- Meta plans to lay off 5% of its workforce, potentially impacting 3,600 employees, to address underperformance.
- The company will notify U.S.-based workers affected by the cuts on February 10, following performance reviews.
- Meta is increasing its focus on AI projects while scaling back DEI initiatives and reshaping its leadership team.
Meta is gearing up to lay off approximately 5% of its staff this year, targeting underperformers in what CEO Mark Zuckerberg has labeled a push for greater efficiency. In a memo to employees, Zuckerberg shared plans to replace ousted workers with new hires and outlined a more aggressive approach to performance management.

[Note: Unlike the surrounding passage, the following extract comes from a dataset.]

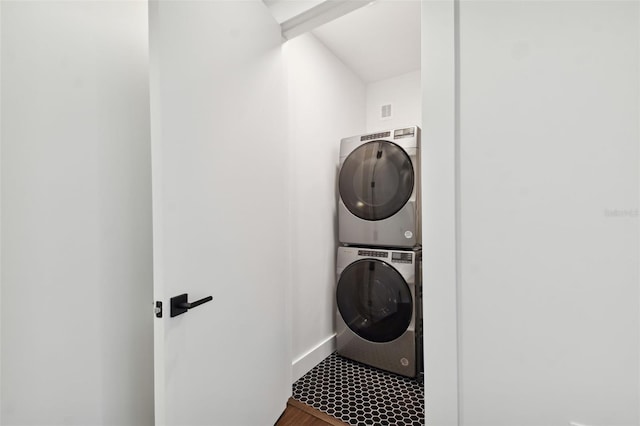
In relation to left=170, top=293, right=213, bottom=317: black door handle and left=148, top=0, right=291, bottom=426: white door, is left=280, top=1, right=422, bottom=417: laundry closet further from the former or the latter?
left=170, top=293, right=213, bottom=317: black door handle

Raising the Bar on Performance
Zuckerberg’s memo revealed a shift in how Meta handles low performance. “We usually address performance issues over the course of a year, but this time, we’re accelerating the process,” he wrote. The company plans to notify U.S.-based employees impacted by the cuts on February 10, following performance reviews.
While the exact number of layoffs remains uncertain, Meta’s 72,000-strong workforce could shrink by about 3,600 employees if the 5% reduction materializes.
Focusing on AI and Key Initiatives
The layoffs come as Zuckerberg anticipates an “intense year” for Meta, with increased investments in AI development and other critical projects. The company also recently scaled back DEI-focused initiatives and appointed Joel Kaplan, a Republican, as its top policy executive—moves that have sparked controversy and speculation about Meta’s evolving corporate priorities.
Past Cuts and the “Year of Efficiency”
This latest round of cuts follows the mass layoffs of 2023, which Zuckerberg dubbed the “year of efficiency.” Those cuts targeted middle management and marked a shift in the company’s operations. Meta’s spokesperson confirmed the memo but declined to comment further on the upcoming layoffs.
As Meta tightens its belt and doubles down on performance, its workforce and organizational structure are being reshaped in pursuit of greater efficiency and strategic focus.